Dikmen Yıldızı Hakkında Konu Özet Analiz Aka Gündüz

27.04.2019
Yazıda  “Dikmen Yıldızı ,  Aka Gündüz ”  romanı hakkında bilgiler, romanının özeti,  romanın konusu, ana fikri,  romanın kahramanları, romanın olay örgüsü,  romanın yazarı,  “Dikmen Yıldızı ,  Aka Gündüz ”    hakkında bilgiler “Dikmen Yıldızı , Aka Gündüz  ”  romanın şahıs kadrosu  yazarın diğer romanları,  “Dikmen Yıldızı Aka Gündüz ”  adlı eserden alıntılar yer alır.  Eser hakkında yorumlar,  romanın anlatım tekniği, yazarın bakış açısı, romanın tekniği, romanın türü, çevrildiği diller, eserin basım yılı, basım hikâyesi, yazar ve eseri arasındaki, eserle yazarın biyografisi arasındaki alakalar incelenmiştir.
 
 
ROMANIN YAZARI KONUSU BASIMI TÜRÜ ÖZELLİKLERİ HAKKINDA
 
 
Dikmen Yıldızı, Aka Gündüz ’ün ilk baskısı 1928 yılında yapılmış olan bir romanıdır. Cumhuriyetin ilk yıllarında yayımlanmış olan roman Milli Eğitim Bakanlığı Talim ve Terbiye Kurulunca incelenmiş ve 20 Ocak 1975 tarih 1823 sayılı Tebliğler Dergisi ile tavsiye edilmiştir.
 
 Yıldız’ın bireysel serüveni çevresinde dönemin Ankara’sı ve Kurtuluş Savaşı yılları yüzeysel bir biçimde yansıtılmıştır.

--------------------

## Yönergeler
1. Dikmen Yıldızı hakkındaki yazıda geçen bütün tarihleri ve yılları sıralayın.
2. Lütfen Dikmen Yıldızı hakkındaki yazının "Dikmen Yıldızı Hakkında" sözlerini içeren ifadeyle açılıp "arasındaki alakalar incelenmiştir." ile kapanan bölümünü, "yazarın" yerine "romancının" koyarak güncelleyin.
3. Dikmen Yıldızı hakkındaki yazının devamını son cümleden sonra gelecek biçimde yazın.

## Ham Veriler
--------------------

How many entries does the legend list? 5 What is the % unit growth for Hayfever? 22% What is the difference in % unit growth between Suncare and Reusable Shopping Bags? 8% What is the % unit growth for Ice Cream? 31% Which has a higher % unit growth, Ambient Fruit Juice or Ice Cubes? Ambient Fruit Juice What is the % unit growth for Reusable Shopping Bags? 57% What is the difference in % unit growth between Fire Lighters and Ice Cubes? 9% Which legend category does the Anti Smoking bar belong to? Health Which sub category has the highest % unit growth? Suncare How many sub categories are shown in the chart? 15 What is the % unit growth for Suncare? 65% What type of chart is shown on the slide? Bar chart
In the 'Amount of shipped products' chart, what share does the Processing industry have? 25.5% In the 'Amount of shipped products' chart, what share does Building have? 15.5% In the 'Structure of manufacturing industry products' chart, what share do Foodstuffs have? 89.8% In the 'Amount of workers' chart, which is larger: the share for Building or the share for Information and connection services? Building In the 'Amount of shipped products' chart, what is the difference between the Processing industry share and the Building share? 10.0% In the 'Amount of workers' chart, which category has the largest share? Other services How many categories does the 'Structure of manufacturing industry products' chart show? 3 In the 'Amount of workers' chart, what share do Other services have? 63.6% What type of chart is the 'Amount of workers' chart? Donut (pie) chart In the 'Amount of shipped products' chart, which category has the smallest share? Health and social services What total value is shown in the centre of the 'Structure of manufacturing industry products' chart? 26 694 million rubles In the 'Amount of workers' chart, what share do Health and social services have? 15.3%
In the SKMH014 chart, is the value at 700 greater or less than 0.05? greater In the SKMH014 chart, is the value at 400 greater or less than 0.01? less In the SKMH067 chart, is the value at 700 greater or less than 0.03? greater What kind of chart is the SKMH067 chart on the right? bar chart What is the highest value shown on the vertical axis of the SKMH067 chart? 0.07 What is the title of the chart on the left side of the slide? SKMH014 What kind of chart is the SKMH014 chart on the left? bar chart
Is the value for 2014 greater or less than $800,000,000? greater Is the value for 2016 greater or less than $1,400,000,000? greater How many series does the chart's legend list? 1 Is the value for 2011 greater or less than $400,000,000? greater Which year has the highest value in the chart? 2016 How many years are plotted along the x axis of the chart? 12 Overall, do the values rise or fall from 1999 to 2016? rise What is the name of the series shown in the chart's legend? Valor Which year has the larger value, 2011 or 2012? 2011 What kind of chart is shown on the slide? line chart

--------------------

## Görevlere Göre Yanıtlar
1.
27.04.2019
1928
20 Ocak 1975

2.
Dikmen Yıldızı Hakkında Konu Özet Analiz Aka Gündüz

27.04.2019
Yazıda  “Dikmen Yıldızı ,  Aka Gündüz ”  romanı hakkında bilgiler, romanının özeti,  romanın konusu, ana fikri,  romanın kahramanları, romanın olay örgüsü,  romanın yazarı,  “Dikmen Yıldızı ,  Aka Gündüz ”    hakkında bilgiler “Dikmen Yıldızı , Aka Gündüz  ”  romanın şahıs kadrosu  romancının diğer romanları,  “Dikmen Yıldızı Aka Gündüz ”  adlı eserden alıntılar yer alır.  Eser hakkında yorumlar,  romanın anlatım tekniği, romancının bakış açısı, romanın tekniği, romanın türü, çevrildiği diller, eserin basım yılı, basım hikâyesi, yazar ve eseri arasındaki, eserle romancının biyografisi arasındaki alakalar incelenmiştir.

3.
Milli edebiyat akımı yazarlarından olan Aka Gündüz  ,  eserlerini sade bir Türkçe ile yazmış, romanlarında dahi hitabet üslubunu kullanmıştır.
 
Aka Gündüz, romanlarında toplum sorunları erdem ve ahlaksızlık ve kadın karakterler üzerinde durmuş, kadın karakterler vasıtasıyla kadın sorunlarına değinmiştir. Sosyal ve milli konular işleyen, Milli Edebiyat çizgisinde sade bir dille yazan, milli konuları işlemeyi tercih eden bir romancıdır.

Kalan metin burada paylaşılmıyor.